When you maintain many actions, this adds up. Every release becomes a checklist.


The Solution: Unified Release Pipeline

One workflow handles everything:

name: Release Pipeline

on:
  push:
    branches: [main]

jobs:
  release-please:
    # Creates release PRs, bumps versions, generates changelogs

  detect-changes:
    # Determines what actually changed

  build-go:
    # Cross-compiles binaries (only on release)

  upload-release-assets:
    # Attaches binaries to GitHub release

  build-docs:
    # Deploys versioned docs with mike

The key insight: run jobs only when needed. Most pushes don't need binary builds. But docs-only changes still need the dev docs updated.


Change Detection

detect-changes:
  steps:
    - uses: tj-actions/changed-files@v45
      with:
        files_yaml: |
          docs:
            - docs/**
            - mkdocs.yml
          go:
            - '**.go'
            - go.mod
            - go.sum

This outputs docs_any_changed and go_any_changed for downstream jobs to consume.

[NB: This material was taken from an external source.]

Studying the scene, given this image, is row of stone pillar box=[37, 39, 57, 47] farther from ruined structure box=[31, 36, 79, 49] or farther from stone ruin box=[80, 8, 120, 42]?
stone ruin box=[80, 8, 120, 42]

Versioned Documentation with Mike

The build-docs job makes a key decision:

- name: Deploy versioned docs
  if: needs.release-please.outputs.release_created == 'true'
  run: |
    mike deploy --push --update-aliases \
      ${{ steps.version.outputs.version }} \
      ${{ steps.version.outputs.alias }} latest

- name: Deploy dev docs
  if: needs.release-please.outputs.release_created != 'true'
  run: mike deploy --push dev

On release: deploy 1.2.3 with aliases v1 and latest. On regular push: update dev only.

Users linking to /v1/ always get the latest 1.x docs. Users on /dev/ see the bleeding edge.


Release-Please Configuration

{
  "include-v-in-tag": true,
  "packages": {
    ".": {
      "release-type": "go",
      "component": "readability",
      "include-component-in-tag": false
    }
  }
}

Commits drive the release. feat: bumps minor. fix: bumps patch. feat!: bumps major.


The Result

Zero Manual Steps

Push, merge, release. Everything else is automated.

Push a fix to main:

  1. Release-please opens a PR with changelog and version bump
  2. Merge the PR
  3. Release-please creates the GitHub release and tag
  4. Binary builds run in parallel (5 platforms)
  5. Binaries attach to the release
  6. Versioned docs deploy with proper aliases

Zero manual steps. Consistent every time.


What This Enables

With this infrastructure in place:

  • Version matching works - Docs match the action version in use
  • Work ships fast - No waiting for manual releases
  • It scales - Same pattern across all actions

The readability action is at adaptive-enforcement-lab/readability with docs at readability.adaptive-enforcement-lab.com. The workflow pattern is documented at Versioned Documentation.



Ship actions like you ship software. Automate the boring parts.